TASK GOAL – Reproduce verbatim the portion of the compressor stall patent below between "Invention is credited" and "vane surface pressure.", inclusive.

U.S. patent number 3,677,000 [Application Number 05/032,015] was granted by the patent office on 1972-07-18 for system for the detection and control of compressor stall.
Invention is credited to Faulkner C. Thomson.
United States Patent |
3,677,000 |
Thomson |
July 18, 1972 |
SYSTEM FOR THE DETECTION AND CONTROL OF COMPRESSOR STALL
Abstract
A system for the direct detection of compressor stall during
acceleration in gas turbine engines and a direct control which
reduces fuel flow in time to prevent the stall. One or more vanes
is set at a higher angle of attack than the balance of the vanes in
a compressor stage determined to be the most likely to suffer stall
first. Flow separation, which is associated with the onset of
compressor stall, results in a change in vane surface pressure.
This pressure differential is detected by a pressure sensor through
taps located in the selected vanes. Actuation of the differential
pressure sensor closes a switch to energize a solenoid-operated
fuel bypass valve which causes a reduction in fuel flow to
eliminate the stall.

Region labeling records
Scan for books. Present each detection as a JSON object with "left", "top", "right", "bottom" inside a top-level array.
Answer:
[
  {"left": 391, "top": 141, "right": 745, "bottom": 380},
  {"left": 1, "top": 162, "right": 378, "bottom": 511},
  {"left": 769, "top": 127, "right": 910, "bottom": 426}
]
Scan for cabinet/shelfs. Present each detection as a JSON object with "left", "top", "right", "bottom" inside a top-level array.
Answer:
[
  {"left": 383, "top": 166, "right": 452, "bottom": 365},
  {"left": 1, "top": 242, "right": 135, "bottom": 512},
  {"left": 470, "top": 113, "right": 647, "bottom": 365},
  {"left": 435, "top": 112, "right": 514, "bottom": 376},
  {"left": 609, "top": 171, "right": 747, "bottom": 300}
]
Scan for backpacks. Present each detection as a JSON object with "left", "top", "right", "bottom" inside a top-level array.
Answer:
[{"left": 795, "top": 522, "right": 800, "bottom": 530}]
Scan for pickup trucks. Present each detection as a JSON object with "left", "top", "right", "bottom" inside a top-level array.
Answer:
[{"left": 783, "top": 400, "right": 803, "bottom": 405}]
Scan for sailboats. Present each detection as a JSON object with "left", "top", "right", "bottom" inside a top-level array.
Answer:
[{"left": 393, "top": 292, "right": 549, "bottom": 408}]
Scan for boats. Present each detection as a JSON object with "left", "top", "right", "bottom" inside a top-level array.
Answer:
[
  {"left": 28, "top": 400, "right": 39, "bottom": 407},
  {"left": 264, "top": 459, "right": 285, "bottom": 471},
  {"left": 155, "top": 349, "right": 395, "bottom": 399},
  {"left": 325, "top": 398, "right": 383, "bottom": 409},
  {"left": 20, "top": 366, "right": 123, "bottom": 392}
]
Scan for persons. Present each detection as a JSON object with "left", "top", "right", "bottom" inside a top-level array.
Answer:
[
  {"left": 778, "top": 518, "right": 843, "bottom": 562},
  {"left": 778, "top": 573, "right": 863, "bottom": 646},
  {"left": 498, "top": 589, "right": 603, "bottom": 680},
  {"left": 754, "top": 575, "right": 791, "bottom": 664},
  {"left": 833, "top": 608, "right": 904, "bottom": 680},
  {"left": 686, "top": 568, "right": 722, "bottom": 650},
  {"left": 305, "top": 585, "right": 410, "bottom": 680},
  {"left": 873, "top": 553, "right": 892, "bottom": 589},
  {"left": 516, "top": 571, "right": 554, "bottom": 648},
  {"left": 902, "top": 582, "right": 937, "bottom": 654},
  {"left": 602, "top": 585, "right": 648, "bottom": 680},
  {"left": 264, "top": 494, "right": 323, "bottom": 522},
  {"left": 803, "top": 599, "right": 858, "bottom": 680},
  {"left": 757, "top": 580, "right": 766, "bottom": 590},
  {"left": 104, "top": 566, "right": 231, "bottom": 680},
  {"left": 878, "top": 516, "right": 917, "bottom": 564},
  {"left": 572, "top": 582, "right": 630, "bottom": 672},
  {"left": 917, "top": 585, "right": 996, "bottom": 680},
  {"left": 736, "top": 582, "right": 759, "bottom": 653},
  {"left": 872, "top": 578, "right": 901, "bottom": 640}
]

REPLY TO THE TASK –
Invention is credited to Faulkner C. Thomson.
United States Patent |
3,677,000 |
Thomson |
July 18, 1972 |
SYSTEM FOR THE DETECTION AND CONTROL OF COMPRESSOR STALL
Abstract
A system for the direct detection of compressor stall during
acceleration in gas turbine engines and a direct control which
reduces fuel flow in time to prevent the stall. One or more vanes
is set at a higher angle of attack than the balance of the vanes in
a compressor stage determined to be the most likely to suffer stall
first. Flow separation, which is associated with the onset of
compressor stall, results in a change in vane surface pressure.